At one large bank, both real moves have been removed from history by the human operators, who deemed both moves to be anomalous. At the same time, the operators have retained the largest of the three moves, the only one of the three that is erroneous. Ironically, the outlier detection software at that bank has not flagged the enormous erroneous move either. That has made the treatment of all three large moves incorrect: the good moves have been thrown away while the bad move has been retained.

Pay attention to correlation across asset classes.

Some banks analyze their equity and credit datasets separately. In doing that, they fail to fully utilize the information coming from company-specific events that simultaneously affect equity and credit of a company.

For example, during the emissions scandal, the CDS spreads of the Volkswagen widened dramatically. The degree of the widening is well corroborated by the degree of decline in equity price. The chart below displays CDS spread and inverse equity price together.

Time zones: account for non-contemporanous quotes.

Normally, the correlation between SPX Index and NKY Index is over 70%. To retain that high correlation, the closing prices must be placed in their corresponding time zones. If the closing prices are viewed simply as daily quotes, without any regard to the difference in closing times, the correlation would be about 20% or lower. In fact, the correlation of the NKY Index to the yesterday's SPX Index is usually over 50%, much higher than the correlation to the today's SPX.
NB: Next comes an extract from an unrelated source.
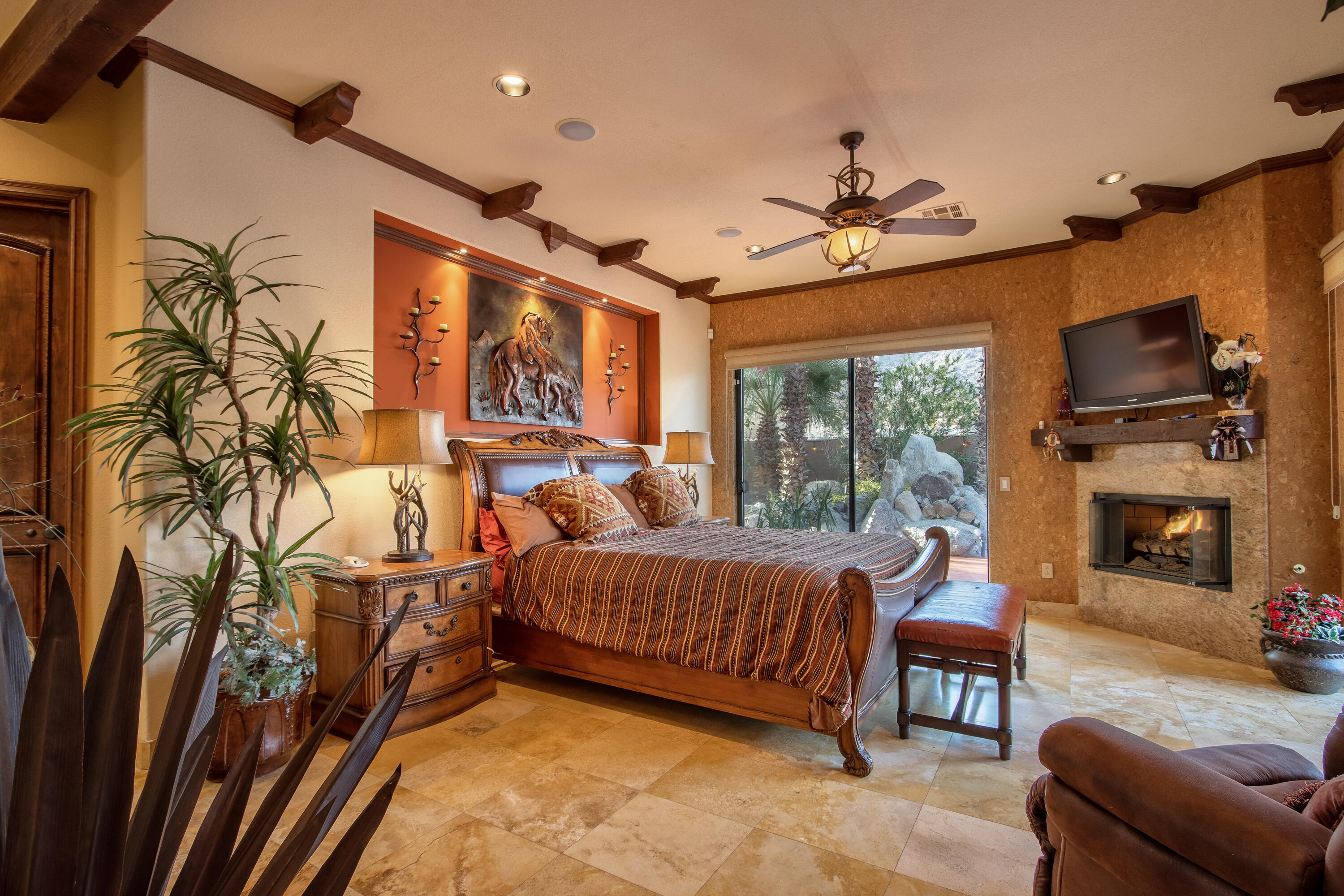 La Quinta, California, 92253, United States, 4 Bedrooms Bedrooms, ,4 BathroomsBathrooms,Residential,For Sale,1940947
In the plot below, the three major equity indices from Japan, Europe, and the U.S. are shown. Recognition of time zones helps to visualize their strong correlation.

In addition, the plot demonstrates that using the prior day's quote for a missing might produce unreasonable results. October 13, 2008 was one of the biggest equity rallies in history. That day was a local holiday in Japan, so the NKY value is unavailable. Prior Value for 2008-10-13 looks out of place. The value for NKY in the chart has been suggested by our gap-filling software and looks more in agreement with the other two indices.
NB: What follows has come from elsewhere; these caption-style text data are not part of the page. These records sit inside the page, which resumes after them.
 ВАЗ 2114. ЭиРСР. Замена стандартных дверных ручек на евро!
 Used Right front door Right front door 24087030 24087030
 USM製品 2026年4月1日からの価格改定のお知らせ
Beware of potential material difference between composite and primary exchange quotes.

As an example, for IBM the composite ticker is IBM US Equity and the primary exchange ticker is IBM UN Equity. For actively traded U.S. equities like IBM, the difference primary exchange and composite quotes is usually either non-existent or neligible. The same cannot be said about actively traded names in Europe and Japan.
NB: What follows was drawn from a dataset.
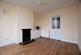 Dsc 0667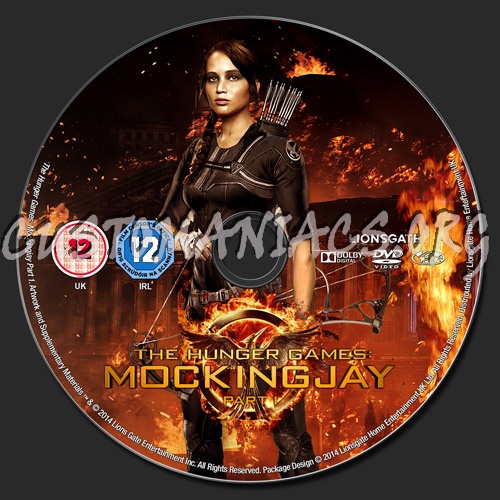 Name:  Hunger Games Mockingjay Part1 R2 Label pv.jpg
Views: 600
Size:  149.9 KB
The plot below shows a spike in the closing prices of Canon, if judged by the composite quotes, on 2016-11-16. The primary exchange quotes do not have a spike.

Based on our experience, in Japan and Europe the primary exchange time series behave better.

For the U.S., you might want to use composite quotes. There is an additional benefit in that. Some firms lose the stock history when the primary exchange ticker changes due to the company move, let's day, from the New York Stock Exchange to NASDAQ.